Einde inhoudsopgave
Verordening (EU) 2023/955 tot oprichting van een sociaal klimaatfonds en tot wijziging van Verordening (EU) 2021/1060
Artikel 11 Middelen uit en naar programma's in gedeeld beheer en besteding van de middelen
Geldend
Geldend vanaf 05-06-2023
- Bronpublicatie:
10-05-2023, PbEU 2023, L 130 (uitgifte: 16-05-2023, regelingnummer: 2023/955)
- Inwerkingtreding
05-06-2023
- Bronpublicatie inwerkingtreding:
10-05-2023, PbEU 2023, L 130 (uitgifte: 16-05-2023, regelingnummer: 2023/955)
- Vakgebied(en)
EU-recht / Financiering
Milieurecht / Algemeen
Milieurecht / Energie
1.
Middelen die in gedeeld beheer aan de lidstaten zijn toegewezen kunnen op verzoek van de lidstaten worden overgedragen aan het fonds, mits aan de in de desbetreffende bepalingen van Verordening (EU) 2021/1060 vastgestelde voorwaarden is voldaan.

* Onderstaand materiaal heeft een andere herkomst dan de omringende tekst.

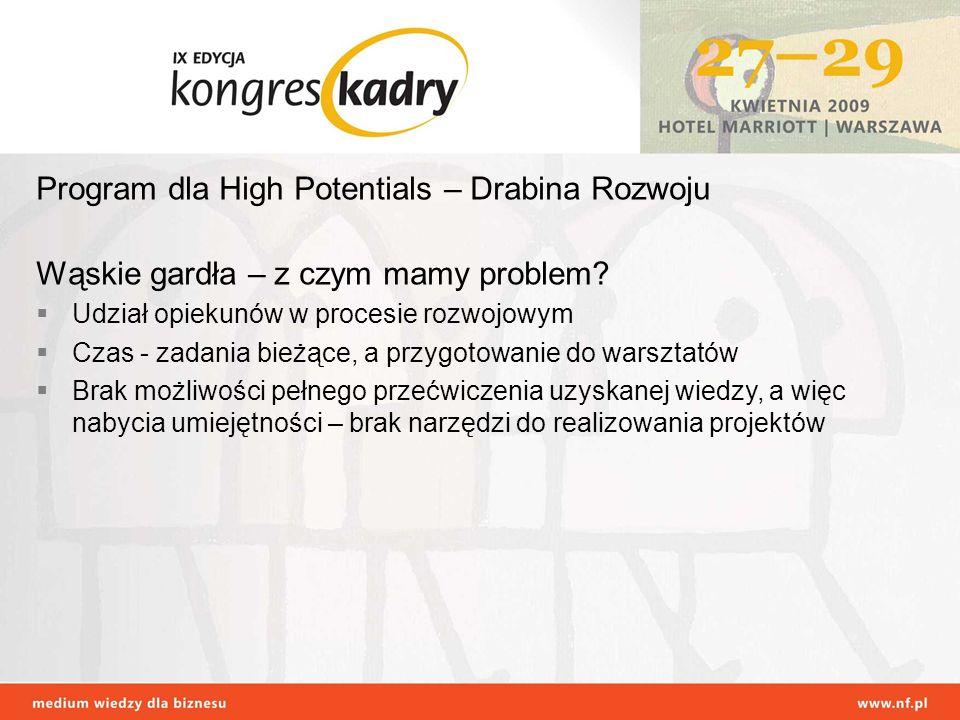 Program dla High Potentials – Drabina Rozwoju Wąskie gardła – z czym mamy problem? Udział opiekunów w procesie rozwojowym Czas - zadania bieżące, a pr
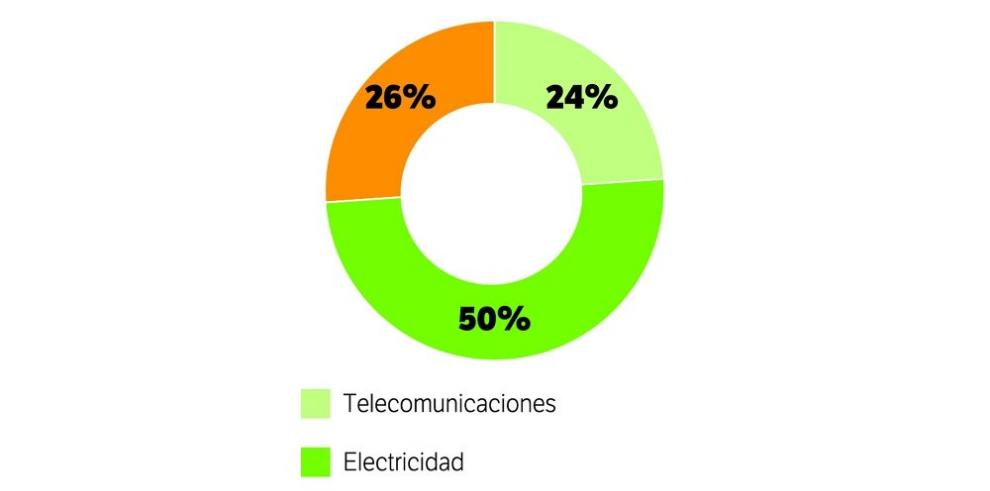 Servicio de electricidad lidera las denuncias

De Commissie voert die middelen overeenkomstig artikel 62, lid 1, eerste alinea, punt a), van Verordening (EU, Euratom) 2018/1046 op directe wijze uit. Die middelen worden uitsluitend ten goede van de betrokken lidstaat aangewend.
2.
De lidstaten kunnen in hun overeenkomstig artikel 4, lid 1, van deze verordening ingediende plannen verzoeken om de overdracht van maximaal 15 % van de maximale jaarlijkse financiële toewijzing aan middelen in gedeeld beheer als bedoeld in Verordening (EU) 2021/1060. Met de overgedragen middelen worden maatregelen en investeringen als bedoeld in artikel 8 van deze verordening gefinancierd, en zij worden uitgevoerd overeenkomstig de regels van de fondsen waarnaar de middelen worden overgedragen. De middelen worden door de lidstaten overgedragen door middel van de wijziging van een of meer programma's, met uitzondering van programma's uit hoofde van de doelstelling ‘Europese territoriale samenwerking’ (Interreg), overeenkomstig artikel 26 bis van Verordening (EU) 2021/1060, en worden uitgevoerd overeenkomstig de regels van die verordening en de regels van de fondsen waarnaar de middelen worden overgedragen.
3.
De lidstaten kunnen de beheerautoriteiten van de programma's in het kader van het cohesiebeleid uit hoofde van Verordening (EU) 2021/1060 opdragen de maatregelen en investeringen die uit dit fonds worden gefinancierd uit te voeren indien dat met het oog op de synergieën tussen dit fonds en die cohesiebeleidsprogramma's passend is en in overeenstemming is met de doelstellingen van dit fonds. Indien de lidstaten van plan zijn die autoriteiten dat op te dragen, geven zij dit in hun plannen aan. In dat geval worden de bestaande door de lidstaten ingestelde beheers- en controlesystemen, zoals ter kennis gebracht van de Commissie, geacht aan de voorschriften van deze verordening te voldoen.
4.
De lidstaten kunnen de betalingen voor aanvullende technische ondersteuning op grond van artikel 7 van Verordening (EU) 2021/240 en het bedrag van de contante bijdrage van het lidstaatcompartiment op grond van de desbetreffende bepalingen van Verordening (EU) 2021/523 van het Europees Parlement en de Raad (1) in hun plannen opnemen als deel van de geraamde totale kosten. Die kosten bedragen ten hoogste 4 % van de maximale financiële toewijzingen voor het plan, en de desbetreffende, in het plan uiteengezette maatregelen zijn in overeenstemming met deze verordening.
Voetnoten
Verordening (EU) 2021/523 van het Europees Parlement en de Raad van 24 maart 2021 tot vaststelling van het InvestEU-programma en tot wijziging van Verordening (EU) 2015/1017 (PB L 107 van 26.3.2021, blz. 30).